[Raw lines]
++++++++
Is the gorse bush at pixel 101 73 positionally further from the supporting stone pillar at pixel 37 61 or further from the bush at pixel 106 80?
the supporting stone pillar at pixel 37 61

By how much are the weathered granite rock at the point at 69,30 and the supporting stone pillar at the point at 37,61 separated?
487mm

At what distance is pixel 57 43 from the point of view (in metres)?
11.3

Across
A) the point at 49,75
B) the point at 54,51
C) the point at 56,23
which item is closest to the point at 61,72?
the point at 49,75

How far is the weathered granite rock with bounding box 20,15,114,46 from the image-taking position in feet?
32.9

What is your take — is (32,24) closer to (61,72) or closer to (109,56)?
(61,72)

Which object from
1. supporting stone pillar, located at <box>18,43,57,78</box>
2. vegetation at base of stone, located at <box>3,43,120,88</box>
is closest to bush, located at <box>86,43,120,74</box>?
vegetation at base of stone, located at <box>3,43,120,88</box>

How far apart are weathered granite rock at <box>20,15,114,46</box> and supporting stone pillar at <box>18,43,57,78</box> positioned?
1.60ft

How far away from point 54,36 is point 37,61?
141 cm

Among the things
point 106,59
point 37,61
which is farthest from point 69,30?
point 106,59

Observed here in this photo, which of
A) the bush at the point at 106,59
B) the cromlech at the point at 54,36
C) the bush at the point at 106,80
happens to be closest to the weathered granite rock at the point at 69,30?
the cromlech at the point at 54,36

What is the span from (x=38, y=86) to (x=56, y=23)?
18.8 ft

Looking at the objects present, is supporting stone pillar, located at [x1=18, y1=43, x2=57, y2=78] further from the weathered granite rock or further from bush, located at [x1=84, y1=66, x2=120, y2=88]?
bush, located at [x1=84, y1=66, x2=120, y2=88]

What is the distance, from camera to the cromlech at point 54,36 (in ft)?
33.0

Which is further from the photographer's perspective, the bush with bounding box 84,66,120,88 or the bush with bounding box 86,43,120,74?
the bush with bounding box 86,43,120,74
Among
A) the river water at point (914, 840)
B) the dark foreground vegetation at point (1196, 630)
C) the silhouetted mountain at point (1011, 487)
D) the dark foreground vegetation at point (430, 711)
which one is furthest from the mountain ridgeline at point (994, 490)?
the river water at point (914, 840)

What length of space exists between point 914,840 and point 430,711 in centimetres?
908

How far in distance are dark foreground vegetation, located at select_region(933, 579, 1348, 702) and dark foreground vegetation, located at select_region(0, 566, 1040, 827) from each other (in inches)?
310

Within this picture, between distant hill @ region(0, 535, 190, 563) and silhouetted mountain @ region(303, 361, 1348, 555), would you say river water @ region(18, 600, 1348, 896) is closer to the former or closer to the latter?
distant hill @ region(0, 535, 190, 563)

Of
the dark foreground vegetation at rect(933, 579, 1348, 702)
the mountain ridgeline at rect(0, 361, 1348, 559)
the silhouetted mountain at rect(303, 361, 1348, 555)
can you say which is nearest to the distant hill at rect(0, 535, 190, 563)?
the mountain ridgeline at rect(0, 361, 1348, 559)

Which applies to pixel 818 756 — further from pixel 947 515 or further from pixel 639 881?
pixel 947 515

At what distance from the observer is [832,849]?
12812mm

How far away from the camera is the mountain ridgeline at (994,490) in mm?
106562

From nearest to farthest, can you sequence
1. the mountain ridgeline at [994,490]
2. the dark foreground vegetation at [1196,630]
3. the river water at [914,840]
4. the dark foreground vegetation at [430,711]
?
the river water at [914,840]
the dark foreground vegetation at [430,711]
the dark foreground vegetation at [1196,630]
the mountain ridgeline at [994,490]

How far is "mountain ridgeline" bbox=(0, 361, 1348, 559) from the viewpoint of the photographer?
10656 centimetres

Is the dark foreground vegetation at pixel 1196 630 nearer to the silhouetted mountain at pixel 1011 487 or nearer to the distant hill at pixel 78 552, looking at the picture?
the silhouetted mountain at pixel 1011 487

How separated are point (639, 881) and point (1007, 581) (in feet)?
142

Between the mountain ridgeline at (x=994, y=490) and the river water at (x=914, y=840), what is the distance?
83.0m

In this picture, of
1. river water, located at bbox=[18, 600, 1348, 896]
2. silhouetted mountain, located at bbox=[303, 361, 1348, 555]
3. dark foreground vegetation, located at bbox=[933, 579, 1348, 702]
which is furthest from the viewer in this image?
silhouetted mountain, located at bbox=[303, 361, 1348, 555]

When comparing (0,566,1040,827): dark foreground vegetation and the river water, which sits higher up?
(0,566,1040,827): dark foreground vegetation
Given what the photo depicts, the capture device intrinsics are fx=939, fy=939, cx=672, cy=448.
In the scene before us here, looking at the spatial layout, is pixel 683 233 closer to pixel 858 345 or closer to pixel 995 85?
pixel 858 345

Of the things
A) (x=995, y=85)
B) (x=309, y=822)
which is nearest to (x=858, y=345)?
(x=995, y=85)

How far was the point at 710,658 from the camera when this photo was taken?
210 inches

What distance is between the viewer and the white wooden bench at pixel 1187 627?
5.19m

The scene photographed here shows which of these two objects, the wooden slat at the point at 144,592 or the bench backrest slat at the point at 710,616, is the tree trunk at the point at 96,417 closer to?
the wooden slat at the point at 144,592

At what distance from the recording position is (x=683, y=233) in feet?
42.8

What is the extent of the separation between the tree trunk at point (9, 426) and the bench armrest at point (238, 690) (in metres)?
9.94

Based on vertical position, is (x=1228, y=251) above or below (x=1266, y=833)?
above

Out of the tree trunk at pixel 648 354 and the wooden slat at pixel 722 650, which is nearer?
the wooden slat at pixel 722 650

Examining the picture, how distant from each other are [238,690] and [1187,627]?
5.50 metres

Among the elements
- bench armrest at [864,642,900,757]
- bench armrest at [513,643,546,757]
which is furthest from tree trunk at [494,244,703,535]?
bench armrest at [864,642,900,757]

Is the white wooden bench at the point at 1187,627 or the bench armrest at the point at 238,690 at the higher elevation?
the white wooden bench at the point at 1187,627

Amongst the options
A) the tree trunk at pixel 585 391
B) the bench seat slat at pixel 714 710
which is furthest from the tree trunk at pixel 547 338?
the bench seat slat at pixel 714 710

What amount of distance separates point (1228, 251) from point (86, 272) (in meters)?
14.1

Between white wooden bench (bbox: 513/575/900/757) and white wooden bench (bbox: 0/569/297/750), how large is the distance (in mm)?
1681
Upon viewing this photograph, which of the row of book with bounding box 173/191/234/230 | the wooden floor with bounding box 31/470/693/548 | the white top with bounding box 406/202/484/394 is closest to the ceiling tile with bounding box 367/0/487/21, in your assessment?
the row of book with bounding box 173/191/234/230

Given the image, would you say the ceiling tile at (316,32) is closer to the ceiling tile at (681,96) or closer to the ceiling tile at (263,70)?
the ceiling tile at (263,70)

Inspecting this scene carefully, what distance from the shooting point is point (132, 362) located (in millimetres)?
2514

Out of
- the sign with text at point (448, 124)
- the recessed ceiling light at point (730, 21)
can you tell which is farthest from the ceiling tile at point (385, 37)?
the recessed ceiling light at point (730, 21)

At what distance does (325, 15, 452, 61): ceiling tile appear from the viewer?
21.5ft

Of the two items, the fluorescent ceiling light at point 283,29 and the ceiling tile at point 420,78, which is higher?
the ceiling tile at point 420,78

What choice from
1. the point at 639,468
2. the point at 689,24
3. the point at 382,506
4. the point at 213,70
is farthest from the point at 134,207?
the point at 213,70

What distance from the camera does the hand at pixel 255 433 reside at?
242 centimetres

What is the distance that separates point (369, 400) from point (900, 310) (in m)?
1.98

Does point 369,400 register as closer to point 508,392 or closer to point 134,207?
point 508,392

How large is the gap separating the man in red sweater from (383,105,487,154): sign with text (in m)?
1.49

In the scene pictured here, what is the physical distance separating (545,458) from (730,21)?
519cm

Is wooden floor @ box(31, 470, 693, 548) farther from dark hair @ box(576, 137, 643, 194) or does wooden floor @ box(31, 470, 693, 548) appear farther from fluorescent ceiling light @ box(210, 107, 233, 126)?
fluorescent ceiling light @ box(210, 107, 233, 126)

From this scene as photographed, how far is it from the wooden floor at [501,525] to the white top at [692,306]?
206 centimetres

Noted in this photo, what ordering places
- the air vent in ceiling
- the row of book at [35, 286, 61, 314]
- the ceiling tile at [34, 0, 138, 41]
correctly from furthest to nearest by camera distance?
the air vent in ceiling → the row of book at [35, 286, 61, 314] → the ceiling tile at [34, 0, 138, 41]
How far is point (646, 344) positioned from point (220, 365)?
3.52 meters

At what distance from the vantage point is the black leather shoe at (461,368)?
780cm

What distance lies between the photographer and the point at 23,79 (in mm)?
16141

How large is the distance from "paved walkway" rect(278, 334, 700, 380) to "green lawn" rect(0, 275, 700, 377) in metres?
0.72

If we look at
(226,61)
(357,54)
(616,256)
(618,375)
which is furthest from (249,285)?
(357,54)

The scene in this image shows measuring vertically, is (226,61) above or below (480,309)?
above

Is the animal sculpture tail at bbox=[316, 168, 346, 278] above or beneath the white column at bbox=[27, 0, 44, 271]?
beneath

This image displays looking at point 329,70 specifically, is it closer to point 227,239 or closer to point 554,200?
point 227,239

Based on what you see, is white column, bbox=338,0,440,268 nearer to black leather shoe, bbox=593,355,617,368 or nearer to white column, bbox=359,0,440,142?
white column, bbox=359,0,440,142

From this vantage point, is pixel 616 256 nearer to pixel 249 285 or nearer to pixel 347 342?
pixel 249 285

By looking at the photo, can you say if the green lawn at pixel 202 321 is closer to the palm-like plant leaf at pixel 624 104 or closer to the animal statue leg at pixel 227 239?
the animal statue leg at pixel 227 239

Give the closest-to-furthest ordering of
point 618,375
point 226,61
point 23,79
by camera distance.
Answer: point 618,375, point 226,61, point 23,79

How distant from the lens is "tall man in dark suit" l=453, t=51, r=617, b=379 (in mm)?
++++++++
▸ **REQUIRED TASK**: Please reproduce, word for word, the stretch of lines from the one containing "Based on what" through the end of the lines.

▸ **TASK ANSWER**:
Based on what you see, is white column, bbox=338,0,440,268 nearer to black leather shoe, bbox=593,355,617,368 or nearer to white column, bbox=359,0,440,142?
white column, bbox=359,0,440,142

From this vantage point, is pixel 616 256 nearer to pixel 249 285 or nearer to pixel 347 342?
pixel 249 285

By looking at the photo, can you say if the green lawn at pixel 202 321 is closer to the palm-like plant leaf at pixel 624 104 or closer to the animal statue leg at pixel 227 239?
the animal statue leg at pixel 227 239

Give the closest-to-furthest ordering of
point 618,375
point 226,61
point 23,79
by camera distance.
Answer: point 618,375, point 226,61, point 23,79

How distant from the lens is "tall man in dark suit" l=453, t=51, r=617, b=379 (in mm)?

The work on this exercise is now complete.